Taskent (EFE). El sambo quiere ser olímpico y para ello cuenta con un inmejorable valedor, el presidente ruso Vladímir Putin, que practica ese deporte desde la adolescencia.
«Putin y yo nos conocimos durante una competición de sambo…y después entrenamos juntos. Le servía de sparring. El presidente aún sigue saliendo al tartán. Está en buena forma y tiene técnica», comentó a Efe Vasili Shestakov, presidente de la Federación Internacional de Sambo (FIAS).

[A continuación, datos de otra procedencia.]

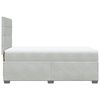 vidaXL Sommier &agrave; lattes de lit et matelas Gris clair 90x190 cm Velours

El sambo, el acrónimo en ruso de «Autodefensa (defensa personal) Sin Armas», se ha beneficiado en los últimos años de la explosión vivida por las Artes Marciales Mixtas (MMA), que tiene en el Ultimate Fighting Championship (UFC) uno de los espectáculos deportivos más seguidos del mundo.
De hecho, el sambo es la mejor cantera del MMA, como demostró el actual campeón mundial, el ruso Khabib Nurmagomédov, que inició su andadura en ese deporte y a quien las técnicas del sambo le sirvieron para derrotar con facilidad a la antaño gran estrella del circo de la UFC, Conor McGregor.
«Antes se debatía quién era el más fuerte, si el judoka, el karateka, el boxeador o el luchador. Ahora, está claro que el sambo es el método más eficaz de preparación de un luchador», comentó Shestakov.
Creado por las autoridades soviéticas en 1938 como un arte marcial híbrido destinado a mejorar la capacidad de los agentes del precursor del KGB y de las unidades especiales del Ejército rojo, el sambo cuenta ya con varios millones de practicantes en todo el mundo.
En los últimos europeos y mundiales el número de países participantes se acercó al centenar y el sambo gana adeptos a marchas forzadas en Europa -el último europeo se disputó en mayo en la ciudad española de Gijón- y Asia, donde se celebrará el Mundial del 8 al 10 de noviembre.